## [Exercise details]
Below is a block of records; repeat each one exactly.

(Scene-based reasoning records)
· · · · ·

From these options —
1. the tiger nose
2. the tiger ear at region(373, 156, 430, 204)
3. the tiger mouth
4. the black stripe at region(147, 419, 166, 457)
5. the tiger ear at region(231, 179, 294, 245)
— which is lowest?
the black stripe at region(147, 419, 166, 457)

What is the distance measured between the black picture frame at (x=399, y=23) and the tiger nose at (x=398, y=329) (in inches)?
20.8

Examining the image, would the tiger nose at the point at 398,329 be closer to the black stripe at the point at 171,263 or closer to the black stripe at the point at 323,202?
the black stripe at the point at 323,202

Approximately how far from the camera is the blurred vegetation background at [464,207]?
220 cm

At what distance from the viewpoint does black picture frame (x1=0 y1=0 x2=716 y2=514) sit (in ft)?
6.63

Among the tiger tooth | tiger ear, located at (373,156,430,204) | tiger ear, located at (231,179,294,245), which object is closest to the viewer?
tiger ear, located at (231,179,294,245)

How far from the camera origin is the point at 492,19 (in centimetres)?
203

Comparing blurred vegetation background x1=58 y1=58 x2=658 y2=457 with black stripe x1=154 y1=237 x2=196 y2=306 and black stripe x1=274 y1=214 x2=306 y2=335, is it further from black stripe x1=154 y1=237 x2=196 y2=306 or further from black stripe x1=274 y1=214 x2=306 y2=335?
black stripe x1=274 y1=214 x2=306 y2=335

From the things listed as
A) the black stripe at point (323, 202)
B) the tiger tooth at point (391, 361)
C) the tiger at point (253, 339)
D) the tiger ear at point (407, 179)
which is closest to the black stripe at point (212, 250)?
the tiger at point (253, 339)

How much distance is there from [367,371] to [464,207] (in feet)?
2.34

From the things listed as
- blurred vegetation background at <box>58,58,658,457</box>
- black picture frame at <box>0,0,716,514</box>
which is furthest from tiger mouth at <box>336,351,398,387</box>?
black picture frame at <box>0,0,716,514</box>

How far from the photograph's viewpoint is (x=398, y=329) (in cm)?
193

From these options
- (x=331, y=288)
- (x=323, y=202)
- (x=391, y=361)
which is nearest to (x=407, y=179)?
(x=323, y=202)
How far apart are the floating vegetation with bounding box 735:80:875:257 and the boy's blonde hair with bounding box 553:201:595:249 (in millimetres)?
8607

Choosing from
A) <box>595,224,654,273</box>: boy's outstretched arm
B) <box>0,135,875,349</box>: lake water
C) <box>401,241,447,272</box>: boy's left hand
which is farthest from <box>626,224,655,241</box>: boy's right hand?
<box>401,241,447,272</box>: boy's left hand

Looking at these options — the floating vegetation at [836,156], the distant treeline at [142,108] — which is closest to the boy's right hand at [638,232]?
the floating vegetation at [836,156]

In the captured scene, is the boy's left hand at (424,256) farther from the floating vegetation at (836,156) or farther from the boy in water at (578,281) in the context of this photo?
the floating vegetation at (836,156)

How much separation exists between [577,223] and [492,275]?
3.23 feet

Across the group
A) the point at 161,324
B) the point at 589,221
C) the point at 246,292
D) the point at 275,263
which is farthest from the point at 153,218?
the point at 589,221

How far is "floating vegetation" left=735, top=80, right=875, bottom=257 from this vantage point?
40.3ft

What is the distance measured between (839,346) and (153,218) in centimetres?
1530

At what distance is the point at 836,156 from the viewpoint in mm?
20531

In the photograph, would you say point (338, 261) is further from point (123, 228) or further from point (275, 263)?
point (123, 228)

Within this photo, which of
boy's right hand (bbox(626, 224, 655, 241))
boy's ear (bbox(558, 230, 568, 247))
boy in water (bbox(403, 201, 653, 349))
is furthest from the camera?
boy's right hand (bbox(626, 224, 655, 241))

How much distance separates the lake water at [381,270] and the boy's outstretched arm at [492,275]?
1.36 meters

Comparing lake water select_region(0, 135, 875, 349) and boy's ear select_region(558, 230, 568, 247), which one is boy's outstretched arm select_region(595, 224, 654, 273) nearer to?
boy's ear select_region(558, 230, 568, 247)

· · · · ·

## [Task result]
From these options —
1. the tiger nose
2. the tiger ear at region(373, 156, 430, 204)
3. the tiger mouth
4. the black stripe at region(147, 419, 166, 457)
5. the tiger ear at region(231, 179, 294, 245)
— which is lowest?
the black stripe at region(147, 419, 166, 457)

What is the distance measured between the black picture frame at (x=399, y=23) and the tiger nose at (x=398, y=329) (in inches)?
20.8

Examining the image, would the tiger nose at the point at 398,329 be closer to the black stripe at the point at 171,263 or closer to the black stripe at the point at 323,202?
the black stripe at the point at 323,202

Approximately how far from the camera is the blurred vegetation background at [464,207]?
220 cm

At what distance from the viewpoint does black picture frame (x1=0 y1=0 x2=716 y2=514) sit (in ft)?
6.63

Among the tiger tooth | tiger ear, located at (373,156,430,204) | tiger ear, located at (231,179,294,245), which object is closest to the viewer?
tiger ear, located at (231,179,294,245)

How far from the camera origin is the point at 492,19 (in centimetres)?
203

Comparing blurred vegetation background x1=58 y1=58 x2=658 y2=457 with black stripe x1=154 y1=237 x2=196 y2=306 and black stripe x1=274 y1=214 x2=306 y2=335, is it further from black stripe x1=154 y1=237 x2=196 y2=306 or further from black stripe x1=274 y1=214 x2=306 y2=335?
black stripe x1=274 y1=214 x2=306 y2=335

From the things listed as
A) the black stripe at point (323, 202)
B) the tiger tooth at point (391, 361)
C) the tiger at point (253, 339)
D) the tiger ear at point (407, 179)
which is closest to the black stripe at point (212, 250)?
the tiger at point (253, 339)

How much distance is there from [367,371] to [464,207] (in feet)?
2.34

From the things listed as
- blurred vegetation background at <box>58,58,658,457</box>
- black picture frame at <box>0,0,716,514</box>
which is furthest from tiger mouth at <box>336,351,398,387</box>?
black picture frame at <box>0,0,716,514</box>

How far from the photograph's viewpoint is (x=398, y=329) (in cm)?
193

From these options
- (x=331, y=288)
- (x=323, y=202)
- (x=391, y=361)
which is nearest to (x=407, y=179)?
(x=323, y=202)
How far apart are the floating vegetation with bounding box 735:80:875:257 and the boy's blonde hair with bounding box 553:201:595:249 (in millimetres)?
8607

Choosing from
A) <box>595,224,654,273</box>: boy's outstretched arm
B) <box>0,135,875,349</box>: lake water
C) <box>401,241,447,272</box>: boy's left hand
which is farthest from <box>626,224,655,241</box>: boy's right hand?
<box>401,241,447,272</box>: boy's left hand

Looking at these options — the floating vegetation at [836,156], the distant treeline at [142,108] — which is closest to the boy's right hand at [638,232]?
the floating vegetation at [836,156]

In the captured scene, is the boy's left hand at (424,256) farther from the floating vegetation at (836,156) or farther from the boy in water at (578,281) in the context of this photo?
the floating vegetation at (836,156)

How much separation exists between [577,223] and [492,275]?
3.23 feet

Across the group
A) the point at 161,324
B) the point at 589,221
C) the point at 246,292
D) the point at 275,263
which is farthest from the point at 153,218?
the point at 589,221

How far is "floating vegetation" left=735, top=80, right=875, bottom=257 from this vantage point?
40.3ft

What is the distance measured between (839,346) and (153,218) in centimetres?
1530

At what distance is the point at 836,156 from the viewpoint in mm?
20531

In the photograph, would you say point (338, 261) is further from point (123, 228) or further from point (275, 263)?
point (123, 228)

Within this photo, which of
boy's right hand (bbox(626, 224, 655, 241))
boy's ear (bbox(558, 230, 568, 247))
boy in water (bbox(403, 201, 653, 349))
is furthest from the camera?
boy's right hand (bbox(626, 224, 655, 241))

How much distance separates the lake water at [381,270] and the boy's outstretched arm at [492,275]?
1.36 meters

Comparing lake water select_region(0, 135, 875, 349) and boy's ear select_region(558, 230, 568, 247), which one is boy's outstretched arm select_region(595, 224, 654, 273) nearer to?
boy's ear select_region(558, 230, 568, 247)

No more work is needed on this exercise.